Henderson is a co-editor of the Laurier Poetry Series (with Neil Besner, past VP International at the University of Manitoba), has been the Director of Wilfrid Laurier University Press (1999-2016), the President of the Association of Canadian University Presses, the Treasurer of the Association of Canadian Publishers and is on the board of the Access Copyright Foundation, an organization that funds artists and arts groups and organizations with investments seeded by Access Copyright. He is currently the chair of the Grey Highlands Public Library board.
Résumé
[OR] might be a book of steganography. Or not. The tension of appearance inheres in it, and ciphertexts seem to abound. As the poems take up their concealing/revealing, coded/decoded, intelligence/counter-intelligence themes, borders and borderlands appear, are crossed, or are closed. Many of the borderlands turn out to be their own interiors – “secret” workings of the codes ghosting through them. Are they abject castoffs, lost possibilities, proscribed mutations, or future events?
Codes are hidden everywhere, sliding through the atmosphere, slipping into microwave towers, handheld devices, nervous systems, brains, retinas, bar codes, antimissile systems, the antennae of DNA, the traces of virtual particles, the Chauvet Cave drawings, your Twitter account. Each broaches a transformative version of its own transduction. The buck never stops. And since it’s been documented that perception happens before we know it (Benjamin Libet), and the future might already have happened, these poems ask what this might mean – especially in an accelerated, “semio-inflated” world of signs, words, and information.

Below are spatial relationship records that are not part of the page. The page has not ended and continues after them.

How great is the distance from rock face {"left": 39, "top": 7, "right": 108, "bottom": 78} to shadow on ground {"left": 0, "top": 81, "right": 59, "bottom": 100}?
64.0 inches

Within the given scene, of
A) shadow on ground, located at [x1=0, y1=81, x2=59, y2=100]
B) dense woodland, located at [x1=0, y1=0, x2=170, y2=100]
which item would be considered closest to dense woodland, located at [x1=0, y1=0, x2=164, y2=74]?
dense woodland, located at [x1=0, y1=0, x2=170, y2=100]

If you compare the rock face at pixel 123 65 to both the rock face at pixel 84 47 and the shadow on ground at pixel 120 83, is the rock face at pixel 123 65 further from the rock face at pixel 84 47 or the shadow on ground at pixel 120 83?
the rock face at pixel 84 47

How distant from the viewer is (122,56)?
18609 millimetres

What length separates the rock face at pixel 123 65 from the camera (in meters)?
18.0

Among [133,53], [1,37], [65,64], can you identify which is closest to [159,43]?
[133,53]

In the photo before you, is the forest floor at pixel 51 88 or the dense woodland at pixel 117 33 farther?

Maybe it’s no wonder that the poems use tropes from spy thrillers and code breakers. In them a character may have been murdered, or moved to another dimension. Along the way strange perturbations occur to narrative and its others: memory, (prosthetic memory), dream, reportage, code, a little history of the future, déjà vu, paramnesia, the virtual – versions, evasions, and alternatives. Each poem gets read a few times, its code deciphered or ciphered back up. Some of the poems decay. Each reader reads his or her own poem and encodes it for another. What communication crosses out, these poems try to find. They might ask “What is reading?” while at the same time “Who are you?” In asking they acknowledge fragility, and in fragility, suggests William E. Connolly, lies the beginning of freedom.